QEMU-Devel Archive on lore.kernel.org
 help / color / Atom feed
From: Robert Foley <robert.foley@linaro.org>
To: "Emilio G. Cota" <cota@braap.org>
Cc: "Richard Henderson" <richard.henderson@linaro.org>,
	"Alex Bennée" <alex.bennee@linaro.org>,
	"QEMU Developers" <qemu-devel@nongnu.org>,
	"Peter Puhov" <peter.puhov@linaro.org>
Subject: Re: [PATCH v8 74/74] cputlb: queue async flush jobs without the BQL
Date: Wed, 20 May 2020 11:01:20 -0400
Message-ID: <CAEyhzFuraifsPTBrM2g+KQVWvD09Q3fwdh=fCo+a9YOTRBAMeg@mail.gmail.com> (raw)
In-Reply-To: <20200520044613.GA359481@sff>

On Wed, 20 May 2020 at 00:46, Emilio G. Cota <cota@braap.org> wrote:
>
> On Mon, May 18, 2020 at 09:46:36 -0400, Robert Foley wrote:
>
> Thanks for doing these tests.

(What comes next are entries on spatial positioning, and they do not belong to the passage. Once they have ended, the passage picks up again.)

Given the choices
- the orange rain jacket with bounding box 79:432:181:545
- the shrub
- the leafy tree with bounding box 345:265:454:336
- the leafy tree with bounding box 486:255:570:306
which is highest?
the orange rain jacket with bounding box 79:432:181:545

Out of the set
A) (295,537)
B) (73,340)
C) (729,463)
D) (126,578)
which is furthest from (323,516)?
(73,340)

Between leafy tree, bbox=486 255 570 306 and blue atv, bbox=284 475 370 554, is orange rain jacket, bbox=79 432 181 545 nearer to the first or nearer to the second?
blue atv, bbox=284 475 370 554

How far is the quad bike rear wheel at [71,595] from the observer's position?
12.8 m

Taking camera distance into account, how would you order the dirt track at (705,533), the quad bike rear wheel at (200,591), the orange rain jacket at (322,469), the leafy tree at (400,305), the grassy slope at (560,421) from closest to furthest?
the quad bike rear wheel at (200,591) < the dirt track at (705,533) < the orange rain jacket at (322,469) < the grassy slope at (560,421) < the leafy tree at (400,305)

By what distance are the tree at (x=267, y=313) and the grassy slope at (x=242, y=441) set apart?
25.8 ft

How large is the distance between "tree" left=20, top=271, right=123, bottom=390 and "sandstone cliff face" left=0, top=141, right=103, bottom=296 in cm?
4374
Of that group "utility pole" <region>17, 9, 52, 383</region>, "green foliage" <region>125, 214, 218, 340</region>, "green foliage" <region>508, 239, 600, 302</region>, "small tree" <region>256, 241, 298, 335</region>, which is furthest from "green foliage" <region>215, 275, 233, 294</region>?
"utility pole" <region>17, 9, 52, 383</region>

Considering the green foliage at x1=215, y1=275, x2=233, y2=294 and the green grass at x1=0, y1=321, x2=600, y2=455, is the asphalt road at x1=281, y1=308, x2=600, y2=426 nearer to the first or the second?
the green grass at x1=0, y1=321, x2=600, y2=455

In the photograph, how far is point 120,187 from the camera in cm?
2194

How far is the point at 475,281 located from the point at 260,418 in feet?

I know from experience that benchmarking
> is hard and incredibly time consuming, so please do not be discouraged by
> my comments below.
>

Hi,
Thanks for all the comments, and for including the script!
These are all very helpful.

We will work to replicate these results using a PPC VM,
and will re-post them here.

Thanks & Regards,
-Rob

> A couple of points:
>
> 1. I am not familiar with aarch64 KVM but I'd expect it to scale almost
> like the native run. Are you assigning enough RAM to the guest? Also,
> it can help to run the kernel build in a ramfs in the guest.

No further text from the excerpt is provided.